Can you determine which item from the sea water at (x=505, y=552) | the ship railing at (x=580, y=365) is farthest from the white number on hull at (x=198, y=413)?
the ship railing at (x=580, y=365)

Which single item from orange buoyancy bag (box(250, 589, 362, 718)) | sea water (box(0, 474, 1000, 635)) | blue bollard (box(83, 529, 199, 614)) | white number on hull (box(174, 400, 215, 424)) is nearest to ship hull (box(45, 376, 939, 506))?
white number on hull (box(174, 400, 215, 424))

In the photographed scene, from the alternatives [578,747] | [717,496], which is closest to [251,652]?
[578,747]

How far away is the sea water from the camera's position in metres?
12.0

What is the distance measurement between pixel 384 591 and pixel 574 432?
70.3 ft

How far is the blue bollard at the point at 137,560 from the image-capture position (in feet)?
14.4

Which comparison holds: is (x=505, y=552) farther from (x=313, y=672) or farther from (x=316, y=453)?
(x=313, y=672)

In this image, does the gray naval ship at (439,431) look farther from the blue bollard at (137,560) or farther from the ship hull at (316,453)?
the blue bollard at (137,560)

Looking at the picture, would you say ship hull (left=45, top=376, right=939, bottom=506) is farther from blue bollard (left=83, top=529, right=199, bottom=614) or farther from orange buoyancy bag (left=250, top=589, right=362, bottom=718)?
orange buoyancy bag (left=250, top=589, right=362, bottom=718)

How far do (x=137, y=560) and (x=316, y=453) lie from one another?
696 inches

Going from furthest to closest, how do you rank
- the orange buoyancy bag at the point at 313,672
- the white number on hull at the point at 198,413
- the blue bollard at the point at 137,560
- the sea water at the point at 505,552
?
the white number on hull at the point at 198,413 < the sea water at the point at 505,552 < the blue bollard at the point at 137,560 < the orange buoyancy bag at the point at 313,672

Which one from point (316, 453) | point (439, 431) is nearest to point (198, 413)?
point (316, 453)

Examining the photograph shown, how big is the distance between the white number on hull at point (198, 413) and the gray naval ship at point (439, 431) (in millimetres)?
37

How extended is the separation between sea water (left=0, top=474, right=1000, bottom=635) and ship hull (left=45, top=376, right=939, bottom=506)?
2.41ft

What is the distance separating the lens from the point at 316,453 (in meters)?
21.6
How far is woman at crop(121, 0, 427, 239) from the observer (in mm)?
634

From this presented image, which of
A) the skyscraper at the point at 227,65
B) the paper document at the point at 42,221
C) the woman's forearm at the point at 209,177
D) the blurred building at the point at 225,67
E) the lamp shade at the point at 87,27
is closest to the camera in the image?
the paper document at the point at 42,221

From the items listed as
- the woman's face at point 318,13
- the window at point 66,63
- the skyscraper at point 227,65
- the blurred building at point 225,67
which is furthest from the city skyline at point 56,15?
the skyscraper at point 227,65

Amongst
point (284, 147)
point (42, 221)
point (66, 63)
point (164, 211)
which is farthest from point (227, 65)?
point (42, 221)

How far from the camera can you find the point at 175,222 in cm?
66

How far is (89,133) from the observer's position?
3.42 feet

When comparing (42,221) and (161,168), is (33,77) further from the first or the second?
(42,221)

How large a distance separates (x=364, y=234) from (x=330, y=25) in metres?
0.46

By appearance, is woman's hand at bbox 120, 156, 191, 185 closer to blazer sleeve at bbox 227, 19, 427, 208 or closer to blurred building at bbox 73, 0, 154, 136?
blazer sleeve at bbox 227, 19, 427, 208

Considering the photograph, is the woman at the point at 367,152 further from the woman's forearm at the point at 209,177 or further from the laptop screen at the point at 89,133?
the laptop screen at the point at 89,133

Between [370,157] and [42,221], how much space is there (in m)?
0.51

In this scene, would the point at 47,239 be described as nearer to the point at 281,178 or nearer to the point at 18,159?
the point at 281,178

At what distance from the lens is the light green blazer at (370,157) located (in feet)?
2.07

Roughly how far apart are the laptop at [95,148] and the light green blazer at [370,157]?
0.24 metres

(Problem requirements):
Retype the listing from the line containing "From the items listed as" through the end of the listing, leaving every line unchanged.

(Reply):
From the items listed as
- the woman's face at point 318,13
- the window at point 66,63
- the skyscraper at point 227,65
- the blurred building at point 225,67
which is furthest from the city skyline at point 56,15?
the skyscraper at point 227,65

Amongst
point (284, 147)
point (42, 221)
point (66, 63)
point (164, 211)
which is farthest from point (227, 65)?
point (42, 221)

How far from the camera can you find the point at 175,222 in cm?
66

How far is (89,133) from the observer's position?
3.42 feet

When comparing (42,221) and (161,168), is (33,77) further from the first or the second?
(42,221)

How large a distance separates (x=364, y=234) from (x=330, y=25) in metres?
0.46

By appearance, is woman's hand at bbox 120, 156, 191, 185 closer to blazer sleeve at bbox 227, 19, 427, 208 or closer to blurred building at bbox 73, 0, 154, 136?
blazer sleeve at bbox 227, 19, 427, 208

Considering the photograph, is the woman at the point at 367,152 further from the woman's forearm at the point at 209,177 or further from the laptop screen at the point at 89,133?
the laptop screen at the point at 89,133

Between [370,157] and [42,221], how much space is there (in m)?
0.51

In this scene, would the point at 47,239 be described as nearer to the point at 281,178 or nearer to the point at 18,159?
the point at 281,178

At what distance from the lens is the light green blazer at (370,157) located (in feet)?
2.07

Roughly how far apart are the laptop at [95,148] and the light green blazer at [370,157]?
0.24 metres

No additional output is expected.